In the UK, cardiovascular disease (CVD) accounts for 40% of all deaths. Moreover, CVD costs the country over £29bn, in healthcare costs (£16 bn) and loss of productivity (£13 bn). With inclusion of worldwide data, it is not surprising that cardiovascular research aimed at identifying new therapeutic targets represents multiple beneficiaries from academic, public and commercial environments. Our proposal will investigate such potential therapeutic targets, e.g. TRPC channel proteins and associated signalling molecules.

It should also be remembered that TRPC channels are expressed in many cell types, and are reported to have important physiological and pathological functions in an array of body systems. Therefore, TRPC channel proteins represent therapeutic targets for other diseases, which further increase the number of potential stakeholders supported by our research.

Who will benefit from this research?
- Research groups in the UK/worldwide academic institutions involved in studying the molecular properties and function of TRP channels/Ca2+ signalling pathways in the cardiovascular system, and in other biomedical disciplines.

- Pharmaceutical companies involved in studying TRP channels/Ca2+ signalling pathways as potential therapeutic targets for development of treatments for diseases. For example, Novartis has published on the role of TRPC channels in respiratory diseases, Pfizer on TRPV1 channels in pain and cough reflexes, and GSK on TRPV4 and vascular/endothelin and bladder function.

- Providers of medical treatments, e.g. NHS and medical care insurance companies. CVD costs the UK about £16bn in healthcare.

- The public treasury. CVD costs the UK about £13bn in work productivity, resulting in a significant reduction in tax revenue.

- The health of the population, both within and outside the UK.

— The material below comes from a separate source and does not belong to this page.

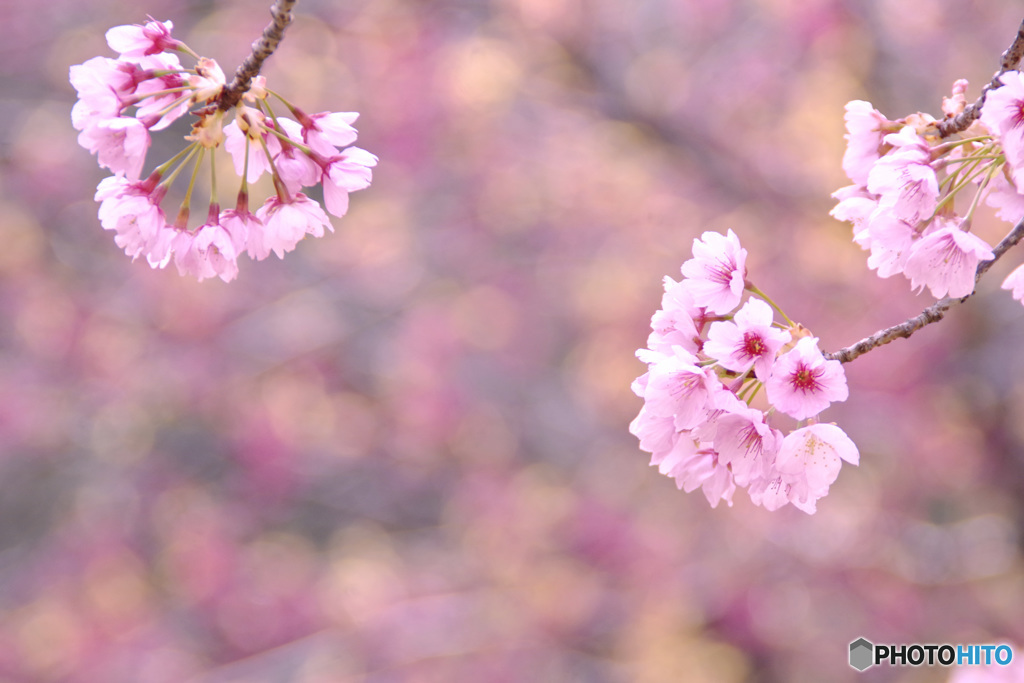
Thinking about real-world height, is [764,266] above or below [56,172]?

How will they benefit from this research?
It is proposed that TRPC1 channel activity is linked to a range of physiological and pathological phenotypes. The majority of studies have been carried out using cultured cells or cell-lines, and little is known about the function of TRPC1 proteins in native tissues. Moreover, few studies have investigated the function of TRPC channels in TRPC1-/- mice, and no studies have investigated the molecular properties and function of TRPC channels in VSMCs from TRPC1-/- mice using single channel recording techniques. Consequently, stakeholders listed above will benefit from our proposal as,

- Our proposal will reveal new understanding and novel perspectives on the functioning of an important ion channel subunit involved in multiple cellular functions, which is studied in worldwide academic institutions and pharmaceutical companies.

- Understanding more about the molecular properties, activation mechanisms and functions of TRPC1 channels will identify new therapeutic targets - not only the channel proteins, but the associated signalling molecules involved in activating/regulating channel activity. This is likely to influence commercial concerns. As with all scientific discoveries, the timescale of these influences translating into therapeutics at the clinic is likely to be 10-15 years.

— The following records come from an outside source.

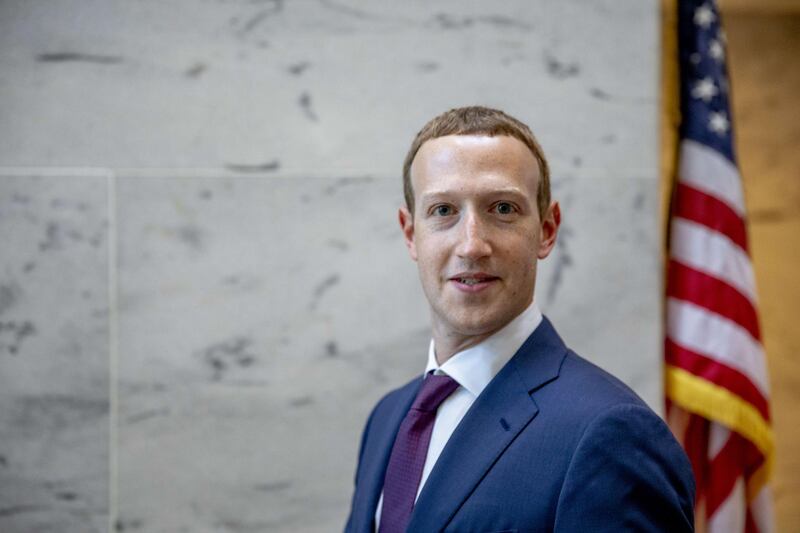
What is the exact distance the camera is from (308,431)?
6.21 feet

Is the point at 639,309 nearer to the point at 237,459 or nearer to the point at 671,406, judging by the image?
the point at 671,406

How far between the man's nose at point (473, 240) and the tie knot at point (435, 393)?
0.68 feet

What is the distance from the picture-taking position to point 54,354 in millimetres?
1850

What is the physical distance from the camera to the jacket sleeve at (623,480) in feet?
2.99

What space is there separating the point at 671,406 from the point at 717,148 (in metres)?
0.70

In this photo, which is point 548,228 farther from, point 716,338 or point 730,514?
point 730,514

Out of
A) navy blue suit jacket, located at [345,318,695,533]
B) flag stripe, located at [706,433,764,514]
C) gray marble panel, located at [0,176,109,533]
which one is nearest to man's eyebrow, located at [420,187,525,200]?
navy blue suit jacket, located at [345,318,695,533]

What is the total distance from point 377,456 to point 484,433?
282 millimetres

- TRPC1 has been implicated in a number of diseases, which have a significant impact on the mortality and morbidity of the population. In an aging population, the frequency of many of these chronic diseases, requiring long-term treatment, will not doubt increase. Development of new therapeutic targets and strategies are therefore essential for continued health of the population.

- An aging population with associated increases in chronic conditions are major financial implications for any society. New, more effective, treatments offering increased health benefits and better value for money are of obvious importance to governments.